The soundtrack alone could sell this car, but it isn’t a one-trick pony. The roads used for the car’s launch aren’t what you’d call smooth, but the well-resolved damping shrugged off imperfections while keeping the body impeccably stable during demanding corners.
It helps that the adaptive suspension can be adjusted independently of the main drive modes - Sport, Sport Plus and Race. But on some bits of road, even in the firmest setting, the Vantage doesn’t get bouncy and flustered as some sports cars can away from a smooth race track.
You don’t get a huge amount of feedback through the steering, but the weighting is good, and it feels consistent throughout the lock. The front end is nicely sharp, but as with all other versions of the Vantage we’ve driven, the rear can get unruly earlier than you might expect, giving the stability control a hissy fit. There is the more lenient ESP Track setting, but you’d better be paying attention if you intend on using it - when the Vantage steps out at the rear, it does so quickly.
Noise aside, it drives much like the coupe - you’d need to get both cars back-to-back if you wanted to dive into the nuances that separate them.

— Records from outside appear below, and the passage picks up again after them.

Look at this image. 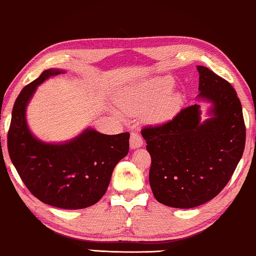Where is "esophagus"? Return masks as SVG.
Masks as SVG:
<instances>
[{
    "instance_id": "esophagus-1",
    "label": "esophagus",
    "mask_w": 256,
    "mask_h": 256,
    "mask_svg": "<svg viewBox=\"0 0 256 256\" xmlns=\"http://www.w3.org/2000/svg\"><path fill=\"white\" fill-rule=\"evenodd\" d=\"M144 145V140L142 136H140L139 133H134L132 132L131 133V136H130V146H131V148H139V147H142Z\"/></svg>"
}]
</instances>
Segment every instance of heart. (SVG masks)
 <instances>
[{
    "mask_svg": "<svg viewBox=\"0 0 256 256\" xmlns=\"http://www.w3.org/2000/svg\"><path fill=\"white\" fill-rule=\"evenodd\" d=\"M172 89V80L161 78L128 96L120 102L125 114H142L148 110L147 117L153 122H161L170 118L181 106V97L178 94H168ZM168 95L166 96L165 94ZM164 94V96L163 95ZM164 97L162 98L160 96ZM160 96L162 98H157ZM158 100L157 101L156 100ZM157 102H156L155 100Z\"/></svg>",
    "mask_w": 256,
    "mask_h": 256,
    "instance_id": "1",
    "label": "heart"
}]
</instances>
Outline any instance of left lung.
I'll use <instances>...</instances> for the list:
<instances>
[{
  "mask_svg": "<svg viewBox=\"0 0 256 256\" xmlns=\"http://www.w3.org/2000/svg\"><path fill=\"white\" fill-rule=\"evenodd\" d=\"M197 97L212 103L211 117L200 122V106L194 104L167 123L142 130L152 158L153 195L172 208H195L214 198L232 178L246 142L234 88L206 67L197 66Z\"/></svg>",
  "mask_w": 256,
  "mask_h": 256,
  "instance_id": "obj_1",
  "label": "left lung"
}]
</instances>
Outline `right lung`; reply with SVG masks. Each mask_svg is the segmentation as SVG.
Here are the masks:
<instances>
[{
	"instance_id": "obj_1",
	"label": "right lung",
	"mask_w": 256,
	"mask_h": 256,
	"mask_svg": "<svg viewBox=\"0 0 256 256\" xmlns=\"http://www.w3.org/2000/svg\"><path fill=\"white\" fill-rule=\"evenodd\" d=\"M60 73L46 70L22 89L14 104L8 152L32 195L52 206L76 210L92 206L106 194L114 168L128 153L130 133L108 136L86 128L61 144L36 138L28 126L26 106L38 86Z\"/></svg>"
}]
</instances>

The weight gain is fairly modest at 60kg, and the days of cars going all floppy once the roof has been hacked off have largely been consigned to history. You can thank modern, super-stiff bodyshells for that, although the Vantage has received some under-body modifications to keep the rigidity in check.

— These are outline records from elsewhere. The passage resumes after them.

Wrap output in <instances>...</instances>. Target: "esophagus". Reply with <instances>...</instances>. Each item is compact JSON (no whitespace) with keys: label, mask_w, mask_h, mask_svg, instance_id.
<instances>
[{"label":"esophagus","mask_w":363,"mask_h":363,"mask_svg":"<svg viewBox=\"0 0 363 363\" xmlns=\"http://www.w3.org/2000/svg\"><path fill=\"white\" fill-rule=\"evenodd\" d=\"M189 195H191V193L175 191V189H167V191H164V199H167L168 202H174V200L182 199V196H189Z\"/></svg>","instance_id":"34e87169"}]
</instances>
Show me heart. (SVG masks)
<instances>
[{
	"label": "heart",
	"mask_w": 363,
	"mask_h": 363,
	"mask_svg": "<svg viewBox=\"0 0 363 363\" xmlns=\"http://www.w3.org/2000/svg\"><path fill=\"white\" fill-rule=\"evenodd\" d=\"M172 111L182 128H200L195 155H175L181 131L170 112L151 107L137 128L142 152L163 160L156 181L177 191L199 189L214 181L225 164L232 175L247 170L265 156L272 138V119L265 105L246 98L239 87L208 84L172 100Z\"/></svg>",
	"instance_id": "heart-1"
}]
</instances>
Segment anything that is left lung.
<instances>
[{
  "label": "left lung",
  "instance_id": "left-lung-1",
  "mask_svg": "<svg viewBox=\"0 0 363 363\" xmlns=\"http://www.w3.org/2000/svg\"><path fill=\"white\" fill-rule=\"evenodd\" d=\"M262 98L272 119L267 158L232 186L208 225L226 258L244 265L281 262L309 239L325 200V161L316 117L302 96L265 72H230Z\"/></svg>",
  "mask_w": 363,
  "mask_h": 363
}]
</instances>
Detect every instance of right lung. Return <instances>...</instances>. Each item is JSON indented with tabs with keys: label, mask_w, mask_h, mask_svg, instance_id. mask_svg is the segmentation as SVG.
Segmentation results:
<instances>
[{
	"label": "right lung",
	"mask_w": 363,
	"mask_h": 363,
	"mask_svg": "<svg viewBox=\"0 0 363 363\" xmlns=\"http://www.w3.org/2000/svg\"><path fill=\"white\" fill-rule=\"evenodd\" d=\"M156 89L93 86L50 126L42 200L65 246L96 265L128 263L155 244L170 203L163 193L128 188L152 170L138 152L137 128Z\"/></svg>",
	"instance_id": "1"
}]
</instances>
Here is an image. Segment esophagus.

Dropping the roof takes 6.7 seconds, while only 6.8sec is required to put it back up again. No other production electric convertible is faster, and a quick test confirms it really is that quick. With it down, you’re well cocooned from the wind, with the small, fixed deflector at the rear of the cabin clearly doing its job. The stack height is reasonably low, so rear visibility doesn’t suffer too badly from accommodating the new rag top.
The flaws are all still here, of course - the dynamic inferiority relative to the 911; the less than brilliant cabin; the old-gen Mercedes tech - but in this convertible guise, the Vantage becomes a stronger option amidst its peers. Since you’re buying something inherently compromised, cars like these need emotional appeal. And that’s something this Aston has in spades.